Leong, R.(1);Sands, B.(2);Peyrin-Biroulet, L.(3);Marano, C.(4);Miao, Y.(4);Izanec, J.(5);Feagan, B.(6);Rubin, D.(7);

(1)Concord Repatriation General Hospital, Department of Gastroenterology, Concord, Australia;(2)Icahn School of Medicine at Mount Sinai, Dr. Henry D. Janowitz Division of Gastroenterology, New York, United States;(3)Nancy University Hospital- Université de Lorraine, Inserm U954 and Department of Gastroenterology, Nancy, France;(4)Janssen Research & Development- LLC, Immunology, Spring House, United States;(5)Janssen Scientific Affairs- LLC, Immunology, Horsham, United States;(6)Western University and Alimentiv- Inc, Gastroenterology, London, Canada;(7)University of Chicago Medicine, Inflammatory Bowel Disease Center, Chicago, United States; UNIFI Investigators

Background

In the UNIFI study of ustekinumab (UST) in ulcerative colitis (UC), patients who achieved histo-endoscopic mucosal healing (HEMH; ie, both histologic and endoscopic improvement of mucosa) after induction had higher clinical remission and corticosteroid-free clinical remission rates through 1 year than those who achieved either histologic or endoscopic improvement alone.1 Here, we report the effect of achieving HEMH after induction on long-term symptomatic outcomes through 3 years.

Methods

Patients who were in clinical response after 8 wks of IV induction with UST 130mg or ~6mg/kg (wk 8 responders) were randomized to maintenance treatment with SC UST 90mg q12w or q8w on entry into maintenance. Those who were not in clinical response to the initial UST dose at wk8 but achieved response at wk16 after receiving a single SC dose of UST 90mg at wk8 (wk16 responders) entered maintenance receiving SC 90mg q8w. After 44 wks of maintenance treatment, patients were given the option to continue in the long-term extension. HEMH was defined as achieving both endoscopic improvement (Mayo endoscopy subscore ≤1) and histologic improvement (neutrophil infiltration in <5% of crypts, no crypt destruction, and no erosions, ulcerations, or granulation tissue; based on the Geboes score). Patients with insufficient data for histologic evaluation at the end of induction were excluded.

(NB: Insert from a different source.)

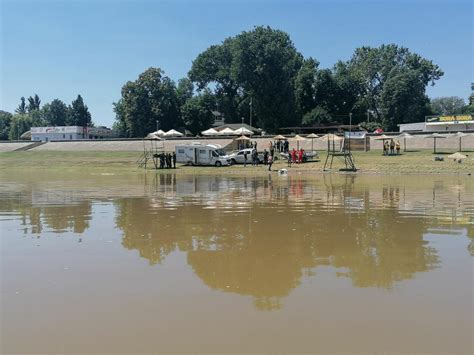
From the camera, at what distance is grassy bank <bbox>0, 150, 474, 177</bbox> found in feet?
113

Symptomatic remission was defined as a Mayo stool frequency subscore of 0 or 1 and a Mayo rectal bleeding subscore of 0.

Results

Of the 438 patients who were wk8 or wk16 responders to UST induction and received UST maintenance, 116 (26.5%) achieved HEMH after induction, 30 (6.8%) achieved endoscopic improvement without histologic improvement (EI), and 106 (24.2%) achieved histologic improvement without endoscopic improvement (HI). Patients who achieved HEMH after induction had higher symptomatic remission and corticosteroid-free symptomatic remission rates at wks92 and 152 than those with EI or HI; the differences were statistically significantly greater at wk152, while they were only numerically greater  at wk92 (Table). The differences were primarily driven by patients with HEMH after induction being more likely to maintain symptomatic remission between wks92 and 152, than those with EI or HI alone. Symptomatic remission and corticosteroid-free remission rates decreased between wks92 and 152 in patients with EI or HI only.
Table: Long-term symptomatic outcomes by histologic and endoscopic improvement status  8 wks after induction treatment in patients with UC treated with ustekinumab maintenance

Conclusion

Patients with UC who achieved HEMH after induction with UST were more likely to maintain symptomatic remission and corticosteroid-free symptomatic remission between 2 and 3 years of maintenance treatment than those who achieved EI or HI alone.

1. K Li, et al. Poster 1008. Presented at UEGW 2019. October 22, 2019. Barcelona, Spain.